[Source text]
────────────────

Long-lived electron spin relaxation and spin coherence in atomically-thin semiconductors

Researchers at the National High Magnetic Field Laboratory in Los Alamos (NHMFL-LANL) have directly measured the very long spin lifetimes in the two-dimensional (2-D) “Dirac semiconductors” molybdenum disulfide (MoS₂) and tungsten disulfide (WS₂). The results reveal the underlying physics governing the coupled spin-valley dynamics of these materials and demonstrate the potential for spin- and valley-based logic devices and quantum information. Nature Physics published the research.

The recently discovered monolayer MoS₂ and related atomically-thin transition metal dichalcogenides are analogous to graphene in that they are 2-D materials with hexagonal honeycomb structure. They display an extremely important difference: unlike graphene, transition metal dichalcogenides possess a semiconductor bandgap. This difference makes transition metal dichalcogenides useful for a variety of opto-electronic applications, including solar, light-emitting diodes, and semiconductor electronics. Much recent interest in these new monolayer semiconductors stems from the fact that electrons in these materials possess a “valley pseudospin” degree of freedom that is analogous to an ordinary electron’s spin degree of freedom. “Valley” refers to the electron momentum: electrons in these 2-D materials can occupy one of two possible momentum states (the K and K’ points of the material’s Brillouin zone; see Figure 5). This valley degree of freedom can be directly and selectively addressed with polarized light in these materials. In addition to the real electron spin, information could also be encoded in the “valley pseudospin”, i.e. whether the electron resides in the K or K’ valley of the materials’ hexagonal Brillouin zone (or, a quantum superposition of K and K’). Although a robust valley degree of freedom in transition metal dichalcogenides has been inferred from photoluminescence experiments, the exploration of spin-valley coupled dynamics and decoherence of resident electrons in electron-doped material is at a very early stage.

────────────────

[Tasks to complete]
1/ From the article on spin lifetimes in 2-D semiconductors, copy everything from "Long-lived electron spin" down to "published the research.".
2/ Recast the paragraph of the article on spin lifetimes in 2-D semiconductors that begins "The recently discovered monolayer MoS₂" as a short bulleted list that keeps its main facts.

Records from a data collection
────────────────

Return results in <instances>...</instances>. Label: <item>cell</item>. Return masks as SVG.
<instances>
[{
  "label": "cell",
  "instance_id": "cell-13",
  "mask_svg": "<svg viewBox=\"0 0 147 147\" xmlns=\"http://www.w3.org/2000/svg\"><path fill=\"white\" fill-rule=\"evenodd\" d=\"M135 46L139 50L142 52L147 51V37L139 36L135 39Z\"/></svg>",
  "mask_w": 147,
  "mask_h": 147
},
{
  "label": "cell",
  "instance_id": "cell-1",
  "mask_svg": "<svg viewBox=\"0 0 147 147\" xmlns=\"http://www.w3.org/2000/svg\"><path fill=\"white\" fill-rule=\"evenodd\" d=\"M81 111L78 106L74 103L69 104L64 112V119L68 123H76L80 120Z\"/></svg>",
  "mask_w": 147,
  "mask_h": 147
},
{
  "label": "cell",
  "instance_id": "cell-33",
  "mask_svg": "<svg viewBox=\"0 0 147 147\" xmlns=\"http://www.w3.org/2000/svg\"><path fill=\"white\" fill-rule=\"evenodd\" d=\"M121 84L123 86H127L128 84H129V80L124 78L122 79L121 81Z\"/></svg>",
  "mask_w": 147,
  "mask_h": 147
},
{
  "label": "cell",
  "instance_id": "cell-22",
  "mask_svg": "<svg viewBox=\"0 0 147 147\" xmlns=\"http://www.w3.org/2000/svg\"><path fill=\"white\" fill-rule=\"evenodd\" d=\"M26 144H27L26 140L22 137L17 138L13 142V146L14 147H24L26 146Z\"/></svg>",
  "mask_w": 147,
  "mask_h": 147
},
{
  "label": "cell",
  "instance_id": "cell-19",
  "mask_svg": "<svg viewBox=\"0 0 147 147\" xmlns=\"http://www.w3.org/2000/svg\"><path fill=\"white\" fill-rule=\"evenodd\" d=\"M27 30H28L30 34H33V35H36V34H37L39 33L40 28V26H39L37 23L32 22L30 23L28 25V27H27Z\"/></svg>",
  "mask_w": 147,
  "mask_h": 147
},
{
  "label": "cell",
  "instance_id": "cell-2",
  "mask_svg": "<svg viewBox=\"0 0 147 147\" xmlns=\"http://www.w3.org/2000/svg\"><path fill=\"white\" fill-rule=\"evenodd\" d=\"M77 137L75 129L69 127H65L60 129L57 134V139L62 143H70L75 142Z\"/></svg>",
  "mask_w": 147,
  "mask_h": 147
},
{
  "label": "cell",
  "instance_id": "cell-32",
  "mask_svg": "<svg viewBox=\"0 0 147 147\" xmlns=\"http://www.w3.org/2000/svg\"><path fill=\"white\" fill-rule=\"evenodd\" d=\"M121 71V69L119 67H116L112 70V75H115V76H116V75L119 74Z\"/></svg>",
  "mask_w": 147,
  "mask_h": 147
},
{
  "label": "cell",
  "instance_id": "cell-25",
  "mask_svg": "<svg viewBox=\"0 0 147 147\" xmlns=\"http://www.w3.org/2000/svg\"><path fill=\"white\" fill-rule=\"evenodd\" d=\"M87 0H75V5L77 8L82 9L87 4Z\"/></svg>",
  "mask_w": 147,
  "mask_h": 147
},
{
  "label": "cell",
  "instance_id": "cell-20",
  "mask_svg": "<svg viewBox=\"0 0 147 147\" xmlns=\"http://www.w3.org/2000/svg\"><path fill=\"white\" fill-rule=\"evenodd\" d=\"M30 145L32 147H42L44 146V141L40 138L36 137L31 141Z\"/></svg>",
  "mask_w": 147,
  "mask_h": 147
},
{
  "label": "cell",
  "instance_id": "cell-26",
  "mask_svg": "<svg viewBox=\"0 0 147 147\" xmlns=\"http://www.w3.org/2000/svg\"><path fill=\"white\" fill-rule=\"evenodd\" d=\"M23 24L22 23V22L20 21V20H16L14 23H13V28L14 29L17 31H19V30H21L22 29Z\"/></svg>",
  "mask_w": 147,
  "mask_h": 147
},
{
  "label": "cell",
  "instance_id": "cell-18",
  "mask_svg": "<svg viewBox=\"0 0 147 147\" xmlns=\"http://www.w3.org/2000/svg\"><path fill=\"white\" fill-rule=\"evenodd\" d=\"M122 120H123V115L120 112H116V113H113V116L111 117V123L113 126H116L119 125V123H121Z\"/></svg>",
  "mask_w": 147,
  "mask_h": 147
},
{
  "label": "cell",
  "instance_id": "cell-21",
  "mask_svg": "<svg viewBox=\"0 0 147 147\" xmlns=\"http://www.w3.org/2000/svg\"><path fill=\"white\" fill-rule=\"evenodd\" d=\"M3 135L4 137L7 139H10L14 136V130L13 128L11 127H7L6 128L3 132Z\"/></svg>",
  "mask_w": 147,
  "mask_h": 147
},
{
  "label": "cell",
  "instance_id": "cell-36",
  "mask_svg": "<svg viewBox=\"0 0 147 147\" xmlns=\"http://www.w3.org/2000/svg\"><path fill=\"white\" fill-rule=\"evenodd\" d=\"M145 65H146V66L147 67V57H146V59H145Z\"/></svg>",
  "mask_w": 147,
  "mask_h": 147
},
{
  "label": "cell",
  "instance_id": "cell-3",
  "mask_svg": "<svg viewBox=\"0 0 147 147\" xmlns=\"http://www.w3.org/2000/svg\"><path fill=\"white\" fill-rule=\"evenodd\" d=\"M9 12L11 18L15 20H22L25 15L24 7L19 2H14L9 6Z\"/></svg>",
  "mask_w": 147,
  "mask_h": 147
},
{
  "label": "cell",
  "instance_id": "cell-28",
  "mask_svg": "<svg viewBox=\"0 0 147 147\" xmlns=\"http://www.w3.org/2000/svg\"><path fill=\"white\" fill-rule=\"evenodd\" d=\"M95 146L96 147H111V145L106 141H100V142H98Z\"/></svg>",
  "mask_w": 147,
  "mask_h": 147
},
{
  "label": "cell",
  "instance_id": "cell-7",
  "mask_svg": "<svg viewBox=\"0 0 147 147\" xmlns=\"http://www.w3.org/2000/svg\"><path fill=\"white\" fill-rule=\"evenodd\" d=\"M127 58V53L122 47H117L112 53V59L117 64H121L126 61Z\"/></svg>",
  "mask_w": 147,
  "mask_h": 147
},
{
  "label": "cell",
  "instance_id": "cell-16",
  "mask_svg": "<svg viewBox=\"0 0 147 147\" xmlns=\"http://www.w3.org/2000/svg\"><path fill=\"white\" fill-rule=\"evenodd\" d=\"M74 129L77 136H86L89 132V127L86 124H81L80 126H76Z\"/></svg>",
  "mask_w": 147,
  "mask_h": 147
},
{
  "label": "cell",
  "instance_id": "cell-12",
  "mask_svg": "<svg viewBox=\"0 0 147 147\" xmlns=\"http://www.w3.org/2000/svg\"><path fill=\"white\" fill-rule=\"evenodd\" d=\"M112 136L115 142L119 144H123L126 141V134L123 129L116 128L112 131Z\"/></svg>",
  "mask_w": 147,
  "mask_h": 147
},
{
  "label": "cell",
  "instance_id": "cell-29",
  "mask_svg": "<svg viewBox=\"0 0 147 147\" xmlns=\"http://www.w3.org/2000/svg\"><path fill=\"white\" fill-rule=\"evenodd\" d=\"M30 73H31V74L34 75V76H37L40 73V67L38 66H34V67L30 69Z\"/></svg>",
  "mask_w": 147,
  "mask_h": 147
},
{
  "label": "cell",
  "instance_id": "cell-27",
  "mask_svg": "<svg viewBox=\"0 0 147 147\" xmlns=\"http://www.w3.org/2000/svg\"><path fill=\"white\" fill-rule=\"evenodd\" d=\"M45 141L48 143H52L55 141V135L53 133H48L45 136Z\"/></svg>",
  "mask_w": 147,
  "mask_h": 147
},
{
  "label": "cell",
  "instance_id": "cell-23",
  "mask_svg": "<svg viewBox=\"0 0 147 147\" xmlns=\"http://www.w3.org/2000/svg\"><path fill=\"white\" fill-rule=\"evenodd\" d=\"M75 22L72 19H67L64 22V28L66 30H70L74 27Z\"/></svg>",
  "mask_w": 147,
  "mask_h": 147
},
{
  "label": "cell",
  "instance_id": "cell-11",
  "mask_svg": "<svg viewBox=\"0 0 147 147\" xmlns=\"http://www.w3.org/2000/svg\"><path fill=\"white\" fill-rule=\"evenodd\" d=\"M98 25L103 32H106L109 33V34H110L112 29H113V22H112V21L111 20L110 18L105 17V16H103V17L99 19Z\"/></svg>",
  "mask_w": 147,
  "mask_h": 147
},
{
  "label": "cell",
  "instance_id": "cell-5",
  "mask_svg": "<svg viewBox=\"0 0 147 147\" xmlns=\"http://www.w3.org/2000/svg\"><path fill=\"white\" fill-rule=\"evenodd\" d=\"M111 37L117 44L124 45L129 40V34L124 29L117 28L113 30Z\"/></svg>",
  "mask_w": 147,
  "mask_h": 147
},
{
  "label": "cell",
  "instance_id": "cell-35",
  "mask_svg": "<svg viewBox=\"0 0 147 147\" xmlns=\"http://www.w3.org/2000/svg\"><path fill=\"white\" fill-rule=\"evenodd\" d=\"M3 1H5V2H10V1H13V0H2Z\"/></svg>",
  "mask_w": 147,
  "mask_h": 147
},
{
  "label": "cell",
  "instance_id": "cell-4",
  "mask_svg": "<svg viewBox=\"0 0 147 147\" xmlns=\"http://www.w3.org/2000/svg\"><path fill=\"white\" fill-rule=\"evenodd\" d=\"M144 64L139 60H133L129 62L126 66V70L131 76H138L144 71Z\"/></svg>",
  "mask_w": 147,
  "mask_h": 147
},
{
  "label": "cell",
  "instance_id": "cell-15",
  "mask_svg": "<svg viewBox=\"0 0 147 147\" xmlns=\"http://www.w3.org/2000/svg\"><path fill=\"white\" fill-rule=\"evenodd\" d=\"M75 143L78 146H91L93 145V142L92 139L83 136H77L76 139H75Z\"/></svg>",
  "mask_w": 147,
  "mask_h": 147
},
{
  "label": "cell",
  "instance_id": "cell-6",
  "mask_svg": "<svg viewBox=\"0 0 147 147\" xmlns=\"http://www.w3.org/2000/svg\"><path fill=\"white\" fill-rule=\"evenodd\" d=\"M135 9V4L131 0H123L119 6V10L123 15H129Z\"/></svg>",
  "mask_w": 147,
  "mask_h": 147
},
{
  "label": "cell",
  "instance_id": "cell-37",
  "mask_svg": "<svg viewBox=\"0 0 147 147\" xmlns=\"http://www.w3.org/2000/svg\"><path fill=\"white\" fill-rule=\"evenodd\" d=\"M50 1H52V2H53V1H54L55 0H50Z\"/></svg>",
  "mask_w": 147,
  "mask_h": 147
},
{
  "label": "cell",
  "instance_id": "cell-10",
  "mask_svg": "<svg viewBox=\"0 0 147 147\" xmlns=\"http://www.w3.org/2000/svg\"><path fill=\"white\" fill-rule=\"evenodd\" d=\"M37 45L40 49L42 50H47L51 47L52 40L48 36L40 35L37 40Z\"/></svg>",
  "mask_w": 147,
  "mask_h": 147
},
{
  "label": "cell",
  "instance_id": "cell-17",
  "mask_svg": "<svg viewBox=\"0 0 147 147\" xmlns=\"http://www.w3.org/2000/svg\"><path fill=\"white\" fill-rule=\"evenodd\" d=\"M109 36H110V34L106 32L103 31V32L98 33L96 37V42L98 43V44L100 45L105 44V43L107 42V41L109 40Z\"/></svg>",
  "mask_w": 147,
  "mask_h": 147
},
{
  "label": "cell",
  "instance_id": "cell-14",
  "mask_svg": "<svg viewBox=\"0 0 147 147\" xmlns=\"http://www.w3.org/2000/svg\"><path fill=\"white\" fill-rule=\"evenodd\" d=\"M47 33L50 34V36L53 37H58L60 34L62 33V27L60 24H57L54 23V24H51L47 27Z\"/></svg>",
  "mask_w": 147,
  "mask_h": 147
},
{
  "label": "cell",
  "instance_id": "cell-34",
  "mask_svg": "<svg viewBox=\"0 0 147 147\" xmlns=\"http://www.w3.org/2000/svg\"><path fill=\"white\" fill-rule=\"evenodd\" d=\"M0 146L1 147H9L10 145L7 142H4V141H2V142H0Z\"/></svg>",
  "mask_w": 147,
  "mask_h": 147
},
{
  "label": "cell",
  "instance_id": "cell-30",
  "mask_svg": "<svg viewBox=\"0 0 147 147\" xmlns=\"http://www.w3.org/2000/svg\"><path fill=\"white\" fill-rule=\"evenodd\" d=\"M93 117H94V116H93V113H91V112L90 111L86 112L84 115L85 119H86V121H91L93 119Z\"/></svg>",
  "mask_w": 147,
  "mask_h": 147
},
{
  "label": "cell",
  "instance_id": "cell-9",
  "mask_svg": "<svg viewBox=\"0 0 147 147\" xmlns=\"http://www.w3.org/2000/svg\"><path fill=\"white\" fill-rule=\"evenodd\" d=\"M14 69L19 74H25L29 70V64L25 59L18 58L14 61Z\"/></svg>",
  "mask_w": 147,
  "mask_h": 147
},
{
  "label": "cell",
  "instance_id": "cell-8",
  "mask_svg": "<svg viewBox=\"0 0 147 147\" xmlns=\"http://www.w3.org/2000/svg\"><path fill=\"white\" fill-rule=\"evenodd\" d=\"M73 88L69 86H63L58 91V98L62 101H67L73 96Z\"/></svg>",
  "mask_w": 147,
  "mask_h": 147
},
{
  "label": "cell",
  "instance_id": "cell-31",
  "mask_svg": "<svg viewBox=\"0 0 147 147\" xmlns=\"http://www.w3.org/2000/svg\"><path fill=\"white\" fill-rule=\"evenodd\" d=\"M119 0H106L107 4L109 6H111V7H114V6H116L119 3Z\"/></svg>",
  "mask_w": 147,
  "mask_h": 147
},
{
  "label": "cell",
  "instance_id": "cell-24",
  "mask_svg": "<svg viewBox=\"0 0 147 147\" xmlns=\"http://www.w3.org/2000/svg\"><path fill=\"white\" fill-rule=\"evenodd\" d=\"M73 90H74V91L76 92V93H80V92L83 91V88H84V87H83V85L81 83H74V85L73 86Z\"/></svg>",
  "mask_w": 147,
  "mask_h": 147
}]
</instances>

────────────────

[Solutions in order]
1/
Long-lived electron spin relaxation and spin coherence in atomically-thin semiconductors

Researchers at the National High Magnetic Field Laboratory in Los Alamos (NHMFL-LANL) have directly measured the very long spin lifetimes in the two-dimensional (2-D) “Dirac semiconductors” molybdenum disulfide (MoS₂) and tungsten disulfide (WS₂). The results reveal the underlying physics governing the coupled spin-valley dynamics of these materials and demonstrate the potential for spin- and valley-based logic devices and quantum information. Nature Physics published the research.

2/
- Monolayer MoS₂ and related atomically-thin transition metal dichalcogenides resemble graphene. They are 2-D materials with a hexagonal honeycomb structure.
- Unlike graphene, they have a semiconductor bandgap. This makes them useful for opto-electronic applications such as solar, light-emitting diodes, and semiconductor electronics.
- Their electrons have a "valley pseudospin" degree of freedom, analogous to ordinary spin. "Valley" refers to electron momentum, with two possible states: the K and K' points of the Brillouin zone.
- Polarized light can address this valley degree of freedom directly and selectively.
- Besides the real electron spin, information could be encoded in the valley pseudospin: K, K', or a quantum superposition of the two.
- Photoluminescence experiments have inferred a robust valley degree of freedom. The study of spin-valley coupled dynamics and decoherence of resident electrons in electron-doped material is at a very early stage.